Magic cheese scam stinks up rural Chilean town
CANTAUCO, Chile (Reuters) – It was supposed to be a magic recipe for instant riches, but instead hundreds of residents in this sleepy town in central Chile are up in arms over a "magic cheese" scam that has left many deep in debt.
Chilean housewife Erica Pavez was one of around 300 residents taken in by the pyramid scheme, buying kits to make "magic cheese" said to be used in beauty products like luxury shampoo and moisturizers.
Lured by the scheme, Pavez and her family spent about 25 million pesos (27, 745 pounds)) on the kits, which they believed contained special ingredients to produce the "magic cheese" but in fact turned out to be boxes of crystallized bacteria worth around $4 each (2.7 pounds). The kits cost nearly $400 a piece.
"We are modest people here, casual workers and we got more and more into debt so that we could get into the business," she told Reuters as she prepared to file her claim with visiting French investigator and examining magistrate Sylvie Gagnard.
"I am very disappointed," she said in tiny Cantauco, 75 miles south of the capital Santiago. "We have nothing."
She produced the cheese at home following instructions to mix the ingredients with milk and ferment them for two weeks. The small, round cheeses she believed would be turned into expensive beauty products ended up on the scrap heap.

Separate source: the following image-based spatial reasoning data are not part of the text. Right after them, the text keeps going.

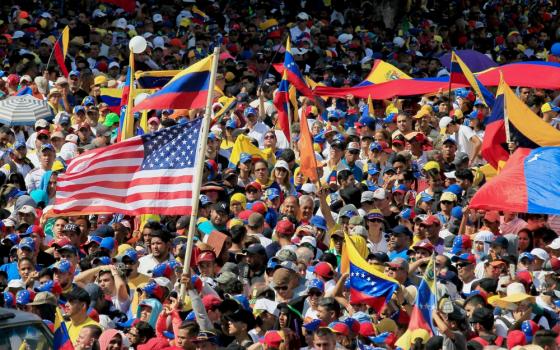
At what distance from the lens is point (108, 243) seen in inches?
616

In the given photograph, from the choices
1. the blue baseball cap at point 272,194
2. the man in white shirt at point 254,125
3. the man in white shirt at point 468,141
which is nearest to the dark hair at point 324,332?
the blue baseball cap at point 272,194

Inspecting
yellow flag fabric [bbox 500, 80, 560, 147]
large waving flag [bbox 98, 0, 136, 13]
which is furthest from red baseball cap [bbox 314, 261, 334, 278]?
large waving flag [bbox 98, 0, 136, 13]

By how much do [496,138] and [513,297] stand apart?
4.06 metres

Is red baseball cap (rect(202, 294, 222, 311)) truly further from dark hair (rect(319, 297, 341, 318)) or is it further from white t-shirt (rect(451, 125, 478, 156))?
white t-shirt (rect(451, 125, 478, 156))

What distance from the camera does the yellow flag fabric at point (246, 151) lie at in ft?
62.2

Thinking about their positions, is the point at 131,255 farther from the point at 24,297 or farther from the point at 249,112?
the point at 249,112

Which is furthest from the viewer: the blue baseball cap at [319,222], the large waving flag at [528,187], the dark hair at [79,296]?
the blue baseball cap at [319,222]

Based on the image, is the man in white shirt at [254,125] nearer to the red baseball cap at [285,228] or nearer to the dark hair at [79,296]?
the red baseball cap at [285,228]

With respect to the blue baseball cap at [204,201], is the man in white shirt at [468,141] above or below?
below

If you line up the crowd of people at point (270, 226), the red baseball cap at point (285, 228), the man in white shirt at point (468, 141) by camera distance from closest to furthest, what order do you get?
the crowd of people at point (270, 226) < the red baseball cap at point (285, 228) < the man in white shirt at point (468, 141)

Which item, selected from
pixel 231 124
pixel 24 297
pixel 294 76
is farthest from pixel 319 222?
pixel 231 124

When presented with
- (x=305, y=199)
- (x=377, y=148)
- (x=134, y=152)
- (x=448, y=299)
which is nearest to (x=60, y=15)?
(x=377, y=148)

Frenchwoman Gilberte Van Erpe, arrested and placed under investigation in France last year, is suspected of setting up a vast pyramid scheme, telling buyers the fermented mass produced by the kits could be sold to cosmetics companies in France.
A French newspaper reported Van Erpe made about 30 million euros (26.25 million pounds) from her activities. She could face up to 10 years in prison if convicted.